The hand count in Washington County, in the western Twin Cities, is expected to wrap up by Wednesday.

Kevin Corbid, director of property records and taxpayer services, said a post-election day audit of four Washington County precincts resulted in only two changes to the county's vote totals and recounts seldom produce results, "but it does happen."

New, tougher ballot-challenge rules were tested in Washington County, when an Emmer recount observer challenged that a blank ballot be counted for the Republican. The challenge was deemed frivolous by Carol Peterson, the county's elections administrator.

It should take about four work days to recount the 86,000 ballots cast in St. Louis County, County Auditor Don Dicklich said.

Ballots were wheeled out of locked storage and escorted by county officials and members of each party's election teams, then recounted at tables in the county board meeting room on the second floor of the Duluth courthouse.

By late morning in Goodhue County, recount observers representing Dayton and Emmer, had not challenged any ballots.
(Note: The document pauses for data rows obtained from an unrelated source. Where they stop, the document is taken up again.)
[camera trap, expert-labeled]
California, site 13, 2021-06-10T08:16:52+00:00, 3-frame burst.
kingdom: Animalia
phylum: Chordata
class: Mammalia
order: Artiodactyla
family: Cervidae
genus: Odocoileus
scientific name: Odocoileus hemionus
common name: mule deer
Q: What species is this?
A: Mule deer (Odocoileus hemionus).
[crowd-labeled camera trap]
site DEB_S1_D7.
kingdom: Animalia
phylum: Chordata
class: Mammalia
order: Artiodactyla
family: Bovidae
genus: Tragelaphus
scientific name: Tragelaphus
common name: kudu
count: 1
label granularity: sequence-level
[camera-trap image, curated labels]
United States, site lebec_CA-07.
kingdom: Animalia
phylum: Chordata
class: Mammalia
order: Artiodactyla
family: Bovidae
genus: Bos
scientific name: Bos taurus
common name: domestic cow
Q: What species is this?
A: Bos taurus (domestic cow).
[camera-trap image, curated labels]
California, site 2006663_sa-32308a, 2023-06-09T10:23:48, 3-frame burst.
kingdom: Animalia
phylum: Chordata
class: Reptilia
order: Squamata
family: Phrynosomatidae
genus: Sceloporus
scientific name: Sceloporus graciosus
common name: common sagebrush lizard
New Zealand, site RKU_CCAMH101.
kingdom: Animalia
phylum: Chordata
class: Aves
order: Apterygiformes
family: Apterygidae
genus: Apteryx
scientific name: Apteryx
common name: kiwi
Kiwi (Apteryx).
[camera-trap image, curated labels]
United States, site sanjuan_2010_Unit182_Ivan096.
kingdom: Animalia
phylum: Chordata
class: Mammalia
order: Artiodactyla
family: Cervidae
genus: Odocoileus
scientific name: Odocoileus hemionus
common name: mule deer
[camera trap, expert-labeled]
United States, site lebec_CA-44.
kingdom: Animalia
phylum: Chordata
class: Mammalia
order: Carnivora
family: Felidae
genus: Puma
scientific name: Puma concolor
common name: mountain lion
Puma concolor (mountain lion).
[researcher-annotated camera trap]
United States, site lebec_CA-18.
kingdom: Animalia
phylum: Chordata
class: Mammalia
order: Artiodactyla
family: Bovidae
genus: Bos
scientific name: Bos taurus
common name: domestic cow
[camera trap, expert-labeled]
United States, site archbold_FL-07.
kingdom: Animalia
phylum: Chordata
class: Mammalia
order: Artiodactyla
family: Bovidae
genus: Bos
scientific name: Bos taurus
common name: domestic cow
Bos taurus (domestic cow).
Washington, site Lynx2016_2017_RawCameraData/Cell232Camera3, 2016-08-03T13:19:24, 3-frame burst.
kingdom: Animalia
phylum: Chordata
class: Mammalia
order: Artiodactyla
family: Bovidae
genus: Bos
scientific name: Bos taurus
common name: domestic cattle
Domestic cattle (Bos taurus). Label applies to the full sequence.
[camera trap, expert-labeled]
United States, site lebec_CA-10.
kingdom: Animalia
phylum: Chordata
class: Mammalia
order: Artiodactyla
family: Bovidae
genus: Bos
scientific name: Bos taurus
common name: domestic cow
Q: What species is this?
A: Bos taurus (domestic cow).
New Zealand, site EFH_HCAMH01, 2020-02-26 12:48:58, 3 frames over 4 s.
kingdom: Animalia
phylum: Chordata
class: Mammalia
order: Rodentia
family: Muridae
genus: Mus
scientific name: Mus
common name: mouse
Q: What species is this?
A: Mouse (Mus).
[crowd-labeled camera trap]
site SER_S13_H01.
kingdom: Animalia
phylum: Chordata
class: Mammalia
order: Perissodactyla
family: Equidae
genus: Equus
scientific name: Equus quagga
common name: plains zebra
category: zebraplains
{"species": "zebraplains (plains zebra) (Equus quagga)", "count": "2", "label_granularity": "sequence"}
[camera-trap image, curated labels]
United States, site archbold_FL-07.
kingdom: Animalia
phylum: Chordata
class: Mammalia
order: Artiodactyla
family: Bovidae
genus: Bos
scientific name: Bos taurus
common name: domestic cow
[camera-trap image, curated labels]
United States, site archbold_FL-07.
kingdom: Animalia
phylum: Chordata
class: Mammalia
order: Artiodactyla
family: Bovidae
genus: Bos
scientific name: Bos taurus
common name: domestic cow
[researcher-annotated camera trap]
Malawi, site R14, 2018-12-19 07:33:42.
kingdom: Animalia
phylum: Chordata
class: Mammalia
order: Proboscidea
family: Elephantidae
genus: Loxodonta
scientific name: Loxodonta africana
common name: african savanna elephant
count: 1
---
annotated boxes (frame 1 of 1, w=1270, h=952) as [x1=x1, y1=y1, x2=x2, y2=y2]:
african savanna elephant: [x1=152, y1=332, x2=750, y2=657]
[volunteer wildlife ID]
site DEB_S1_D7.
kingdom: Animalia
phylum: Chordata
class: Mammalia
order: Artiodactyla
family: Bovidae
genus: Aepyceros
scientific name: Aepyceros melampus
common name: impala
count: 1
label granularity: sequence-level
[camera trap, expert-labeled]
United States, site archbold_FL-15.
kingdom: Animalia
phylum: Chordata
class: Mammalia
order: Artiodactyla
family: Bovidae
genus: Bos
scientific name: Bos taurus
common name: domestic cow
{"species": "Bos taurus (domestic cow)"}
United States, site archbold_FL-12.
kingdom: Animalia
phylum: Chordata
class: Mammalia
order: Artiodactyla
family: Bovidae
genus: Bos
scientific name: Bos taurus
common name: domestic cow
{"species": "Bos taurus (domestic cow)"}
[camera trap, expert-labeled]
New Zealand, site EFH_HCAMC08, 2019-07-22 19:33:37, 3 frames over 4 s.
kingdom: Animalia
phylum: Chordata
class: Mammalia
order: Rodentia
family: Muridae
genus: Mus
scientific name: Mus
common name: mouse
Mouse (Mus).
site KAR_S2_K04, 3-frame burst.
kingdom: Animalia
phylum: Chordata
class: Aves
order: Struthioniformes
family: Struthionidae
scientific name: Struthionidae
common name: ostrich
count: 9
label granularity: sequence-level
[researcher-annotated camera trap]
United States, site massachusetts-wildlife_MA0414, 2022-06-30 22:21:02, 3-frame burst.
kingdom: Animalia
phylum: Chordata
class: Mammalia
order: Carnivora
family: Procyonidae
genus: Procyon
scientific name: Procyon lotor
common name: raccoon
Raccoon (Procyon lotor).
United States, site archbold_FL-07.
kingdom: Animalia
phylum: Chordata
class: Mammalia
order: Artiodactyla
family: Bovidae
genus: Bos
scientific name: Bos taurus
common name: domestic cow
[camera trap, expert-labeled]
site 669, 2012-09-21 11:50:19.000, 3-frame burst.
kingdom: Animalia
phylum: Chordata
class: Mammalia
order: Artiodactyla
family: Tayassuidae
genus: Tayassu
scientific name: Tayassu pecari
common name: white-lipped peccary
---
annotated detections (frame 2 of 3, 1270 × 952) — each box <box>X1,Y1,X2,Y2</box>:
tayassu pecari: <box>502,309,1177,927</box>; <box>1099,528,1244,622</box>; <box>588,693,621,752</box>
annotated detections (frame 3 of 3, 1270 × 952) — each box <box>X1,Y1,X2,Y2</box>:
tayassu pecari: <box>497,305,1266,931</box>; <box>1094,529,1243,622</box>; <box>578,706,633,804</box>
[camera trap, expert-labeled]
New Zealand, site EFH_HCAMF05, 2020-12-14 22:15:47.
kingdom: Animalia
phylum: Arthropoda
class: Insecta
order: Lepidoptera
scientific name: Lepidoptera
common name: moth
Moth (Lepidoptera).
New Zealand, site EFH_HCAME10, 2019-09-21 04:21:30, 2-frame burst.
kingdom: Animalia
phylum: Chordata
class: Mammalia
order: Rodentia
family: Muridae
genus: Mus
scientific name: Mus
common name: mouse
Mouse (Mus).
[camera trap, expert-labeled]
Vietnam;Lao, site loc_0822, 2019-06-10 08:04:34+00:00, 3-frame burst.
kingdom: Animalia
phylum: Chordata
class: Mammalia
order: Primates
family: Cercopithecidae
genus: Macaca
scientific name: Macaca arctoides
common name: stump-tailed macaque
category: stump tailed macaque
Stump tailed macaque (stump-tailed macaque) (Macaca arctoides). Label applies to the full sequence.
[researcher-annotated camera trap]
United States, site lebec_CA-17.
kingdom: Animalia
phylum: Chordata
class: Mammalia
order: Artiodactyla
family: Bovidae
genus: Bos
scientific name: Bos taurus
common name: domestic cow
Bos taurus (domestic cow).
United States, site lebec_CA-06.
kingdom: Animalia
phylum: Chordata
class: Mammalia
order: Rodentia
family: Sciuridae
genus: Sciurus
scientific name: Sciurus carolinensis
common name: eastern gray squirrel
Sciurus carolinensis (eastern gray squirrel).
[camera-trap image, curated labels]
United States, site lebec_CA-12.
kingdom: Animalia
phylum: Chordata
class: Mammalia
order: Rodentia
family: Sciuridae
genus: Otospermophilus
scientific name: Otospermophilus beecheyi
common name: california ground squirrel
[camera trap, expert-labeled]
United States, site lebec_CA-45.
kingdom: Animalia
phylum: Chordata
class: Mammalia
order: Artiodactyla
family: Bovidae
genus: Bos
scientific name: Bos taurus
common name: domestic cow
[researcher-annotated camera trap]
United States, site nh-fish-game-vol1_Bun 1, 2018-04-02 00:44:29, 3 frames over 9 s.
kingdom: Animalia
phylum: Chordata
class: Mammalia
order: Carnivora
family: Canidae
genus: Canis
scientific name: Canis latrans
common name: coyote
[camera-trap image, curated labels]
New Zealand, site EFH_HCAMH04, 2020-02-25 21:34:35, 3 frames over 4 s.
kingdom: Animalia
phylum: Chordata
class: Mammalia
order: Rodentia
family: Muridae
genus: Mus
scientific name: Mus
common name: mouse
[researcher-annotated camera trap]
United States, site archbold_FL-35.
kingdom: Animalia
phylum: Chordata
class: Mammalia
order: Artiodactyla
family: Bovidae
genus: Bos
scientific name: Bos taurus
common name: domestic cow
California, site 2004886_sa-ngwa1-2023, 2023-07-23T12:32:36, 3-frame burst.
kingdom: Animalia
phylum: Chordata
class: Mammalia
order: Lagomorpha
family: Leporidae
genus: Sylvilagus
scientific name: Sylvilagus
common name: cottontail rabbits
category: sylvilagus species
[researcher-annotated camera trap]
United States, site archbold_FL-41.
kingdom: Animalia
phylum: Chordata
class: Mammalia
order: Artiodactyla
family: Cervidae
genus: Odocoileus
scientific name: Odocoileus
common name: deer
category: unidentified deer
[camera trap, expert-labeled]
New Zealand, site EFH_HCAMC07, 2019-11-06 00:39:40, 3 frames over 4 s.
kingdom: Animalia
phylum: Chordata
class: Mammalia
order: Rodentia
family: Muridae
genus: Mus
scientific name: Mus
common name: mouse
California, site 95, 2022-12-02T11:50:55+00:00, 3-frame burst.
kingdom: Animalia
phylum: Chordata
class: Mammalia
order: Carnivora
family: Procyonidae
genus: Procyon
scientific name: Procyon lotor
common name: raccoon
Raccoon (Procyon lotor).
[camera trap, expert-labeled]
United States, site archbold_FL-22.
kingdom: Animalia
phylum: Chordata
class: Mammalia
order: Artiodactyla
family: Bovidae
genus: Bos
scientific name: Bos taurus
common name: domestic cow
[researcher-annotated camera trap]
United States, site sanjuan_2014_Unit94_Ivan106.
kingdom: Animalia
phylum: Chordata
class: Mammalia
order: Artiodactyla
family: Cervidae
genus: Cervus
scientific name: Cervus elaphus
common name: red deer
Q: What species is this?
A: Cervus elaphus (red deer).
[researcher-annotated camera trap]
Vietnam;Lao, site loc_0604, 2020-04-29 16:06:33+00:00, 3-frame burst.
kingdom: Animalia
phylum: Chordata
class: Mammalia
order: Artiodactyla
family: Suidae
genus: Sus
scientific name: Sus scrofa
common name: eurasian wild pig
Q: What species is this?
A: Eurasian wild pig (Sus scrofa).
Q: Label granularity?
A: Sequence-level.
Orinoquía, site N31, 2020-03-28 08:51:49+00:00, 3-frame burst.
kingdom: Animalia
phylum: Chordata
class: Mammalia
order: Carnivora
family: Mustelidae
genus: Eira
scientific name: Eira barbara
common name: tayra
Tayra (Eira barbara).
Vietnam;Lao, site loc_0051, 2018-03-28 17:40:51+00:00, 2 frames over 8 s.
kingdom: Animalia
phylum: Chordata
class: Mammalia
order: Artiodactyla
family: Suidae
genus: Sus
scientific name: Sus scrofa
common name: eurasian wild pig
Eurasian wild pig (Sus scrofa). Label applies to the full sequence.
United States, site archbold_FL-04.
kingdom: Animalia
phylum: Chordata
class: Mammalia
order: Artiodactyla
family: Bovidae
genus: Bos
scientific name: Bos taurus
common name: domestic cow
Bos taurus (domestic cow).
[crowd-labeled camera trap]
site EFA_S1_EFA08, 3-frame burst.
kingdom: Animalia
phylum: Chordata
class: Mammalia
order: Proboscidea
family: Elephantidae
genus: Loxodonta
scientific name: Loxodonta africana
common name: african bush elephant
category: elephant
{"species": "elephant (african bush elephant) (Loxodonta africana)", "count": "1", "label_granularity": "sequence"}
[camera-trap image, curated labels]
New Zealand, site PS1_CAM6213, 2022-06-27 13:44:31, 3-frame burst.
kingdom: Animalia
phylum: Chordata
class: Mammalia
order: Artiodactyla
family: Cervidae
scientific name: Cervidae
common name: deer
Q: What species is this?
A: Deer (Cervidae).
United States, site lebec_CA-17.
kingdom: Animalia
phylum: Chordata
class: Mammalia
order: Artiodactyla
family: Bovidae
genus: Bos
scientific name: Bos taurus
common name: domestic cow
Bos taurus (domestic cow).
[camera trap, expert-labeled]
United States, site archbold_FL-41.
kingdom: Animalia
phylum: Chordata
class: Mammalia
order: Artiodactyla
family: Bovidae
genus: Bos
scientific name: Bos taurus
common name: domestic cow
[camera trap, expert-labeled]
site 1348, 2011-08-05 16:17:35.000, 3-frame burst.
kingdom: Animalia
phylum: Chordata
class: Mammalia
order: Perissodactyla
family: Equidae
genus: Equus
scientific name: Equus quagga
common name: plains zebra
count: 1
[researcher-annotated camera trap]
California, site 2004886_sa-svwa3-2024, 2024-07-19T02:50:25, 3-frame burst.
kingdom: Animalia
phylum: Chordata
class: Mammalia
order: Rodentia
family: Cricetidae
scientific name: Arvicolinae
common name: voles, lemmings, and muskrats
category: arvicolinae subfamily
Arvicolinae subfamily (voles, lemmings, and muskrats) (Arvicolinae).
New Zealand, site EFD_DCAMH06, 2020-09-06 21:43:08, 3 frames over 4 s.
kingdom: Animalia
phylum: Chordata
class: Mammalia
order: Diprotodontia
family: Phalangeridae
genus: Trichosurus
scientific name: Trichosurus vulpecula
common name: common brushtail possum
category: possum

That compares to a total of 32 challenged ballots in the 2008 Senate race.

Goodhue County Finance Director and recount deputy Carolyn Holmsten said election officials were on track to finish the counting by 5 p.m. or 6 p.m. today.

"It's been going fine," she said. "People have been very good and respectful from both campaigns."

Early reports indicated that the Dayton recount effort produced more volunteers at county offices than Emmer. Dayton's people said more than 2,500 would be on the ground today.

Dayton's team also produced Tweets every few minutes to update followers on what was happening around the state.

Statewide, Dayton held an 8,770-vote lead heading into the recount, larger than any Minnesota recount has reserved.

Counties have until Dec. 7 to finish their work. The State Canvassing Board is to begin a round of meetings the next day to examine ballots where questions remain. Secretary of State Mark Ritchie has a goal of the board determining the winner by Dec. 14, but the loser could take the election to court in a lengthy process.

A new governor is to be sworn in on Jan. 3.